[Scipy-svn] r6692 - in trunk/doc/source/tutorial: . examples

scipy-svn@scip... scipy-svn@scip...
Tue Sep 7 16:53:41 CDT 2010

Author: ptvirtan
Date: 2010-09-07 16:53:41 -0500 (Tue, 07 Sep 2010)
New Revision: 6692

trunk/doc/source/tutorial/examples/newton_krylov_preconditioning.py
Modified:
trunk/doc/source/tutorial/optimize.rst
Log:
DOC: optimize/tutorial: add an example of preconditioning when using the matrix-free Newton-Krylov solver

===================================================================
--- trunk/doc/source/tutorial/examples/newton_krylov_preconditioning.py	                        (rev 0)
+++ trunk/doc/source/tutorial/examples/newton_krylov_preconditioning.py	2010-09-07 21:53:41 UTC (rev 6692)
@@ -0,0 +1,91 @@
+import numpy as np
+from scipy.optimize import newton_krylov
+from scipy.sparse import spdiags, spkron
+from scipy.sparse.linalg import spilu, LinearOperator
+from numpy import cosh, zeros_like, mgrid, zeros, eye
+
+# parameters
+nx, ny = 75, 75
+hx, hy = 1./(nx-1), 1./(ny-1)
+
+P_left, P_right = 0, 0
+P_top, P_bottom = 1, 0
+
+def get_preconditioner():
+    """Compute the preconditioner M"""
+    diags_x = zeros((3, nx))
+    diags_x[0,:] = 1/hx/hx
+    diags_x[1,:] = -2/hx/hx
+    diags_x[2,:] = 1/hx/hx
+    Lx = spdiags(diags_x, [-1,0,1], nx, nx)
+
+    diags_y = zeros((3, ny))
+    diags_y[0,:] = 1/hy/hy
+    diags_y[1,:] = -2/hy/hy
+    diags_y[2,:] = 1/hy/hy
+    Ly = spdiags(diags_y, [-1,0,1], ny, ny)
+
+    J1 = spkron(Lx, eye(ny)) + spkron(eye(nx), Ly)
+
+    # Now we have the matrix J_1. We need to find its inverse M --
+    # however, since an approximate inverse is enough, we can use
+    # the *incomplete LU* decomposition
+
+    J1_ilu = spilu(J1)
+
+    # This returns an object with a method .solve() that evaluates
+    # the corresponding matrix-vector product.
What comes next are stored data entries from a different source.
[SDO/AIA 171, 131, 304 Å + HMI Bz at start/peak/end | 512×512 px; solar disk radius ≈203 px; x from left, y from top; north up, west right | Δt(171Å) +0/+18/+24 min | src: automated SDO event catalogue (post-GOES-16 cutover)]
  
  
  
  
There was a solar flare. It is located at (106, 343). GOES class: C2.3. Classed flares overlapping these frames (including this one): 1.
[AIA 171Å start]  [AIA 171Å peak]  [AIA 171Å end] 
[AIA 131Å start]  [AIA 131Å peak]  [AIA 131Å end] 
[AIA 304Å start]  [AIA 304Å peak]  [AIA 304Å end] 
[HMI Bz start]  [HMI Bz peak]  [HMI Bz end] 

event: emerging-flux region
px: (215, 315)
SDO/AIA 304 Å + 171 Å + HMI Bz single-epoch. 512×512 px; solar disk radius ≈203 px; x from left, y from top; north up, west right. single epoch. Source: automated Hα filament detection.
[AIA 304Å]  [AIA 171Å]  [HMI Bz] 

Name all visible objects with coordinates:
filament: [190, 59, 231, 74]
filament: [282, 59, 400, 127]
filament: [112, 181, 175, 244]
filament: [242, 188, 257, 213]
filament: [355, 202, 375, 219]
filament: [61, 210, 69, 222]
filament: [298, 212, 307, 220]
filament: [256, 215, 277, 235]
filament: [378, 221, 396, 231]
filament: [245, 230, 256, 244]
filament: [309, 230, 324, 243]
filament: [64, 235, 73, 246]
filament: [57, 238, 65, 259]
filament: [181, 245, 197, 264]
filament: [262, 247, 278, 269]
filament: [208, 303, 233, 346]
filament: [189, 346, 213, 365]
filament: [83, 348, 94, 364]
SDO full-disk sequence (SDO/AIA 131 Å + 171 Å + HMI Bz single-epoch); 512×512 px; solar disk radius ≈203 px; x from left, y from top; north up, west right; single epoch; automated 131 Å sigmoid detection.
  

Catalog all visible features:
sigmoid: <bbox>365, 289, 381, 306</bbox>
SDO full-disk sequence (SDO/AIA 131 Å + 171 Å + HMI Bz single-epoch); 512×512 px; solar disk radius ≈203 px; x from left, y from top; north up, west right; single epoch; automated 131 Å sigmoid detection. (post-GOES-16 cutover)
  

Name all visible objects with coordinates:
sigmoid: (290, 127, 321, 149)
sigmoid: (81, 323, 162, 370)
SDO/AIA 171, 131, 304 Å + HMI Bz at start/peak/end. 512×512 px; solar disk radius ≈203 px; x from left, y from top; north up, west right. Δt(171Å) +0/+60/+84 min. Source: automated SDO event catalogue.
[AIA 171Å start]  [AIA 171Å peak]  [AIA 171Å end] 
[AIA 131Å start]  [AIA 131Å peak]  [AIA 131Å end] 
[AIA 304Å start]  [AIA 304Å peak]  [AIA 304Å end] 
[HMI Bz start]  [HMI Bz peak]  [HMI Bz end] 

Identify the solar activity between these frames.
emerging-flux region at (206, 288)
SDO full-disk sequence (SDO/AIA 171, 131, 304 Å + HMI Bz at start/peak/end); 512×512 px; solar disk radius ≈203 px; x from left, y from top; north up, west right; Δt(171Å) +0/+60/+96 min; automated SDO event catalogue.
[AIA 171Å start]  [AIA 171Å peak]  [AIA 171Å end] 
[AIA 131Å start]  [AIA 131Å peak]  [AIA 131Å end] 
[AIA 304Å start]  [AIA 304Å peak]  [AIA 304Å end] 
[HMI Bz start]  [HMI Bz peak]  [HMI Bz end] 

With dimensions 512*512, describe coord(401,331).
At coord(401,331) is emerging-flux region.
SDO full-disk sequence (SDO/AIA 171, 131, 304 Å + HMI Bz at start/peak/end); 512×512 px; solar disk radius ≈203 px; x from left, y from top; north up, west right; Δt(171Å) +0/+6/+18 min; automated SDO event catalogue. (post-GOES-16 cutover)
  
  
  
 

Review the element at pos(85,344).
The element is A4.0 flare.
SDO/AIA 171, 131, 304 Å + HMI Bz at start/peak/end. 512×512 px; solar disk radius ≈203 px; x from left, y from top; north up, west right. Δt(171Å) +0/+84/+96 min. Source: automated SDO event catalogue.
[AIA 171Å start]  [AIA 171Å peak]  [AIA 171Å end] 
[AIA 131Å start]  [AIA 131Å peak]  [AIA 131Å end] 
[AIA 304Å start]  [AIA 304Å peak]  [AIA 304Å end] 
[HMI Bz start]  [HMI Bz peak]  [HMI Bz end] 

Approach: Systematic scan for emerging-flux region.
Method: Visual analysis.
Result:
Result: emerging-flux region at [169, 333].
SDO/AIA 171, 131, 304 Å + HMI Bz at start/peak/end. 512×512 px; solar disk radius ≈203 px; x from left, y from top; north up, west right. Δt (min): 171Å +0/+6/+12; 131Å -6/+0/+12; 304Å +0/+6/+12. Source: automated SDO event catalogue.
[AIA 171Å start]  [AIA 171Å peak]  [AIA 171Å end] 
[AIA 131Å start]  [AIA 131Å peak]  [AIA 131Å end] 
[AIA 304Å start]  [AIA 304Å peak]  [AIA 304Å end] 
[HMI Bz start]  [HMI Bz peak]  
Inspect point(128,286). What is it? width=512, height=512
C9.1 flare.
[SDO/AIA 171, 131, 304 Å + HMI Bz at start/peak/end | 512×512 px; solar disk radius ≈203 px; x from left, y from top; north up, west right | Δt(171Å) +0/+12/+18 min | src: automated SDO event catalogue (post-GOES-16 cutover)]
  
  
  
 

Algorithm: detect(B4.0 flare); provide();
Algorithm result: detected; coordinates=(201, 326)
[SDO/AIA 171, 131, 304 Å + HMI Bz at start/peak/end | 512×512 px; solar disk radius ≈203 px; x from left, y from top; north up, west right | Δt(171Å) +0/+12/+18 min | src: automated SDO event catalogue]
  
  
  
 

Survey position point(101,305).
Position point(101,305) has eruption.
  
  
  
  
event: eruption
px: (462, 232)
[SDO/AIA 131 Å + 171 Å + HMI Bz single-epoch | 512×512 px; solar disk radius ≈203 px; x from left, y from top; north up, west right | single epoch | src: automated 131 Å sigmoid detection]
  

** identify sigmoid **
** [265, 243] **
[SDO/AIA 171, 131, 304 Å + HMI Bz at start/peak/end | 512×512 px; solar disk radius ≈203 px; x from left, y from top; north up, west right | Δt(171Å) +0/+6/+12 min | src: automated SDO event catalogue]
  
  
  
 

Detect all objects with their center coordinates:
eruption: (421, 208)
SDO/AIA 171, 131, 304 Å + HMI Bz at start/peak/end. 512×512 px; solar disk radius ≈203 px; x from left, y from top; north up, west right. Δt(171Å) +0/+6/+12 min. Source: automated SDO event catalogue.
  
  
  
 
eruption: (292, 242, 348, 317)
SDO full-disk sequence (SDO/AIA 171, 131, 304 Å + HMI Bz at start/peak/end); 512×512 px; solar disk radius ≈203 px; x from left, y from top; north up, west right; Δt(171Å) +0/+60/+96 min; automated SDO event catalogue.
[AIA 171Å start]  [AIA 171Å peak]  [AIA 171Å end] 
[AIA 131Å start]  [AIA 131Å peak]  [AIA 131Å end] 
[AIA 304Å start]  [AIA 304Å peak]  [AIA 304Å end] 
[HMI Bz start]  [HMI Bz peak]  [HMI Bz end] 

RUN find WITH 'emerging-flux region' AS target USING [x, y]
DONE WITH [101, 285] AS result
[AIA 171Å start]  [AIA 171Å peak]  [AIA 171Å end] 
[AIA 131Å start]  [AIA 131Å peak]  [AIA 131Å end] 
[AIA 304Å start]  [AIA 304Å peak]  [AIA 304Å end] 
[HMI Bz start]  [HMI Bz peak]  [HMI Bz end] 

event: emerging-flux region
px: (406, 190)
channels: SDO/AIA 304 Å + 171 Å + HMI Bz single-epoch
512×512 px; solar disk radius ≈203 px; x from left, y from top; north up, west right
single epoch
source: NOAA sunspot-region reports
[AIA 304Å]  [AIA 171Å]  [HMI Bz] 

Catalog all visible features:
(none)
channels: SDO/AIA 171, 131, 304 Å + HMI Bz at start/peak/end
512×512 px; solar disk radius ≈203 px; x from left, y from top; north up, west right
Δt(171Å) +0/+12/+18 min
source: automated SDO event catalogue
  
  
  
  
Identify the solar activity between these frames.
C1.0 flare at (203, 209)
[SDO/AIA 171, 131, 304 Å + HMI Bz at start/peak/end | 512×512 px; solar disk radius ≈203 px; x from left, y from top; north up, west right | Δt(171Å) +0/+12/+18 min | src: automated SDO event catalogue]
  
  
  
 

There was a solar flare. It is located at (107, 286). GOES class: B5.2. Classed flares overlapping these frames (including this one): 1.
We need to wrap it into
+    # a LinearOperator before it can be passed to the Krylov methods:
+
+    M = LinearOperator(shape=(nx*ny, nx*ny), matvec=J1_ilu.solve)
+    return M
+
+def solve(preconditioning=True):
+    """Compute the solution"""
+    count = [0]
+
+    def residual(P):
+        count[0] += 1
+
+        d2x = zeros_like(P)
+        d2y = zeros_like(P)
+
+        d2x[1:-1] = (P[2:]   - 2*P[1:-1] + P[:-2])/hx/hx
+        d2x[0]    = (P[1]    - 2*P[0]    + P_left)/hx/hx
+        d2x[-1]   = (P_right - 2*P[-1]   + P[-2])/hx/hx
+
+        d2y[:,1:-1] = (P[:,2:] - 2*P[:,1:-1] + P[:,:-2])/hy/hy
+        d2y[:,0]    = (P[:,1]  - 2*P[:,0]    + P_bottom)/hy/hy
+        d2y[:,-1]   = (P_top   - 2*P[:,-1]   + P[:,-2])/hy/hy
+
+        return d2x + d2y + 5*cosh(P).mean()**2
+
+    # preconditioner
+    if preconditioning:
+        M = get_preconditioner()
+    else:
+        M = None
+
+    # solve
+    guess = zeros((nx, ny), float)
+
+    sol = newton_krylov(residual, guess, verbose=1, inner_M=M)
+    print 'Residual', abs(residual(sol)).max()
+    print 'Evaluations', count[0]
+
+    return sol
+
+def main():
+    sol = solve(preconditioning=True)
+
+    # visualize
+    import matplotlib.pyplot as plt
+    x, y = mgrid[0:1:(nx*1j), 0:1:(ny*1j)]
+    plt.clf()
+    plt.pcolor(x, y, sol)
+    plt.clim(0, 1)
+    plt.colorbar()
+    plt.show()
+
+if __name__ == "__main__":
+    main()

Modified: trunk/doc/source/tutorial/optimize.rst
===================================================================
--- trunk/doc/source/tutorial/optimize.rst	2010-09-07 08:35:20 UTC (rev 6691)
+++ trunk/doc/source/tutorial/optimize.rst	2010-09-07 21:53:41 UTC (rev 6692)
@@ -3,23 +3,35 @@

.. sectionauthor:: Travis E. Oliphant

+.. sectionauthor:: Pauli Virtanen
+
.. currentmodule:: scipy.optimize

-There are several classical optimization algorithms provided by SciPy
-in the :mod:scipy.optimize package. An overview of the module is
-available using :func:help (or :func:pydoc.help):
+The :mod:scipy.optimize package provides several commonly used
+optimization algorithms. An detailed listing is available:
+:mod:scipy.optimize (can also be found by help(scipy.optimize)).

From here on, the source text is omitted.